FIGURE 12. TEE color-Doppler image at 133° centred on the THV and LVOT demonstrating absence of significant (trace) PVL. LVOT: left ventricle outflow tract. PVL: paravalvular leakage. TEE: transesophageal echocardiography. THV: transcatheter heart valve.
The likelihood of paravalvular regurgitation after TAVR has decreased over the years on account of THV iterations and growing operator experience. However, its prognosis may be fatal when it leads to refractory heart failure or hemolytic anemia. Several anatomic features could determine the appearance of PVL after native-valve TAVR, and LVOT calcification has constantly been an independent risk factor for this complication.7 In our case, the presence of two adjacent calcific nodules protruding deep into the LVOT had a crucial role in PVL occurrence after TAVR.

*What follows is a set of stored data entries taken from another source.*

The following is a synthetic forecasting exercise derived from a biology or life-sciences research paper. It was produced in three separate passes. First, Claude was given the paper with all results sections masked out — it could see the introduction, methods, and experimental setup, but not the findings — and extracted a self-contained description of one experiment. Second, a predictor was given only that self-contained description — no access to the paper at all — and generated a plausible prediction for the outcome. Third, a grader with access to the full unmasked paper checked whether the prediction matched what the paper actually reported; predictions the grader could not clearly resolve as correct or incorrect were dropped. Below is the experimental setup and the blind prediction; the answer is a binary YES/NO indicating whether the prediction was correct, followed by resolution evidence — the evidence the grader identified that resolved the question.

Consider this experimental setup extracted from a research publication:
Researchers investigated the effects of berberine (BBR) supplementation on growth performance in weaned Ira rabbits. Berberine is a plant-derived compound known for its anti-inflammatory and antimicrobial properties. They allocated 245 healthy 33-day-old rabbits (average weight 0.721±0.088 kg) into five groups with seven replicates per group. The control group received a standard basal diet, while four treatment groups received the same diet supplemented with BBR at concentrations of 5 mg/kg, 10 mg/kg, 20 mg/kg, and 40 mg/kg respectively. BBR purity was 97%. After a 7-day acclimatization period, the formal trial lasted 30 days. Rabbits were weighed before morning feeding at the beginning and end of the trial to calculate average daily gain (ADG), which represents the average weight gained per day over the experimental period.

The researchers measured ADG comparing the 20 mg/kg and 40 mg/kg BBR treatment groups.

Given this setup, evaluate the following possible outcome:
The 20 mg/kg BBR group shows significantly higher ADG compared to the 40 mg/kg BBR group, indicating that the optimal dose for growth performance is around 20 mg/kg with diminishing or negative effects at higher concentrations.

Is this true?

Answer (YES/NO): YES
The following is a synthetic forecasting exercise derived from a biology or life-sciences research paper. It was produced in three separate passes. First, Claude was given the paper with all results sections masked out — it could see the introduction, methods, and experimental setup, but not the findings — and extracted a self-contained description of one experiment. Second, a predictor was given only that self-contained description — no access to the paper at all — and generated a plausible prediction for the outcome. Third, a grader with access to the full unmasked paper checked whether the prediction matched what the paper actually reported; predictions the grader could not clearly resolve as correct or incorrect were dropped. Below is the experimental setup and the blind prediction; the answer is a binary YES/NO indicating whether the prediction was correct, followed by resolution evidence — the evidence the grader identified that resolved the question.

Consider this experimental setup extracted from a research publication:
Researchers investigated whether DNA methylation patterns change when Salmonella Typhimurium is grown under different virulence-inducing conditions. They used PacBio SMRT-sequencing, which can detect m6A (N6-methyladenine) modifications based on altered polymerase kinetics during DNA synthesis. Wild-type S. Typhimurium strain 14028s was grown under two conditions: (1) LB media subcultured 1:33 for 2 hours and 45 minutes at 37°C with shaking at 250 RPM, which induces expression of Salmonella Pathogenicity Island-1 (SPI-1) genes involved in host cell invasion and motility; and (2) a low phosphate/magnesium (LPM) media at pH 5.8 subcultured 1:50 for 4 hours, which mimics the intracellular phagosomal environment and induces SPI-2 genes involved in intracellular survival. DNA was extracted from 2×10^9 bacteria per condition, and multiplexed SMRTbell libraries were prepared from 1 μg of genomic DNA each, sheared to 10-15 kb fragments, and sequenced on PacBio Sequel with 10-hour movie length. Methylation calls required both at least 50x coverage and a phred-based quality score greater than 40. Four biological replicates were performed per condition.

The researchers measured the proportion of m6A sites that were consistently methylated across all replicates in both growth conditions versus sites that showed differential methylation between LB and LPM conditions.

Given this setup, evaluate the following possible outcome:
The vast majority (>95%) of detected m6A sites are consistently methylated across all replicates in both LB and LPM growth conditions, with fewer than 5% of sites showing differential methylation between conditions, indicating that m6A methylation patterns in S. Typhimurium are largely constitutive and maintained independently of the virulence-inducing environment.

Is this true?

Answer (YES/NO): YES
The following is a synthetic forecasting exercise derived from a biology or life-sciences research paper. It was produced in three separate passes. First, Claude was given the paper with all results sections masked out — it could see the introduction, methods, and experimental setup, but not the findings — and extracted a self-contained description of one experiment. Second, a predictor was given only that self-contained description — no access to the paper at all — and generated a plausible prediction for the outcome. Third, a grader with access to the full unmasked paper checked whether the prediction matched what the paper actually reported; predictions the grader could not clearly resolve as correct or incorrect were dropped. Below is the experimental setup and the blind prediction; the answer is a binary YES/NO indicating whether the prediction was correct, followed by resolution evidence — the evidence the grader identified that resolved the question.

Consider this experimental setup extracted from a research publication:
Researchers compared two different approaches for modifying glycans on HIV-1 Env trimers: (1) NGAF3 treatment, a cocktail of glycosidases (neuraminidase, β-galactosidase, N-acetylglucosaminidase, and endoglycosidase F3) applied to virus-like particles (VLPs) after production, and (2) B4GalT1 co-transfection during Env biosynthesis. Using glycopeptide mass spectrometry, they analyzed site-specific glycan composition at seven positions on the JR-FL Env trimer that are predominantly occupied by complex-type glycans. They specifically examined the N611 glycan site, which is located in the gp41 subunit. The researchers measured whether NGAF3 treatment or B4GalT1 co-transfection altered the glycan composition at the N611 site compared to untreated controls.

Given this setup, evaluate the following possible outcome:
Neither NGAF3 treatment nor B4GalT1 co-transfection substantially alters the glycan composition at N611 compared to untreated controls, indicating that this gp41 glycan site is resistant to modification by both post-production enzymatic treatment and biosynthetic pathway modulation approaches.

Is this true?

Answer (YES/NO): YES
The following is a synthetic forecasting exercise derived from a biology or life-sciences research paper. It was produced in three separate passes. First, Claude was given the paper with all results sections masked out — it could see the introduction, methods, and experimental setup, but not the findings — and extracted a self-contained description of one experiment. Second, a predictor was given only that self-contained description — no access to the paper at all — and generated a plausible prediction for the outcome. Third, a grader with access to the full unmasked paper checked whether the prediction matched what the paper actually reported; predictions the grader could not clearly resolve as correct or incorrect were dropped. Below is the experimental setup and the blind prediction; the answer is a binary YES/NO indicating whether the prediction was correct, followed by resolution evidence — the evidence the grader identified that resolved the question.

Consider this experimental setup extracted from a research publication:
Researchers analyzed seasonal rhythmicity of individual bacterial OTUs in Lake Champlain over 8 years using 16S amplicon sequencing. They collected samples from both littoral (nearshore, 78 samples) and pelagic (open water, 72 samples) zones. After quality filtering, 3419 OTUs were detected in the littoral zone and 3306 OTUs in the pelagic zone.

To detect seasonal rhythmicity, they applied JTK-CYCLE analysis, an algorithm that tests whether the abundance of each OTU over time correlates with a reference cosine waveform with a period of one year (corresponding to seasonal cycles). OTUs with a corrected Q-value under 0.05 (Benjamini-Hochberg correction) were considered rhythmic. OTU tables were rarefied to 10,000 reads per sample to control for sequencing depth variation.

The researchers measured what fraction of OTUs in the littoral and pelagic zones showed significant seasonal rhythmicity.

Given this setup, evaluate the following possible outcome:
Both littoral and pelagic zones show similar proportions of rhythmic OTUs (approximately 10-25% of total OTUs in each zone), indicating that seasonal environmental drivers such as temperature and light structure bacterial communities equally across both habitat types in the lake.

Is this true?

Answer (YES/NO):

Recently published data proved THV valvuloplasty useful and effective in reducing PVL after native-valve TAVR.5 Nevertheless, this strategy was fruitless in our case, probably due to the inability to expand the THV frame through the space between the two calcific LVOT nodules.
Surgery must always be considered for treating severe symptomatic PVL, as this is yet the strategy of choice according to current guidelines for the management of valvular heart disease.8 Nonetheless, transcatheter PVL closure has gained momentum based on the optimal safety profile and growing effectiveness of this intervention. Besides, percutaneous PVL closure might be the last therapeutic option in high-risk and inoperable patients. The presence of aortic THVs, namely those systems with high and bulky stent frames, pose distinctive anatomic challenges for percutaneous PVL closure. For instance, crossing the THV struts to reach the leakage point might be necessary for a retrograde approach, which translates into troublesome delivery system advancement. Upon inability to retrogradely close the leak, an arterio-arterial loop formation for antegrade crossing might serve as a bail-out strategy. Gentle and cautious catheter manipulation is mandatory when traversing the THV leaflets and the LVOT with the delivery system to avoid leaflet damage or THV misplacement. However, on the other hand, the lack of interaction with the THV frame facilitates the passage of the plug delivery system across the leak.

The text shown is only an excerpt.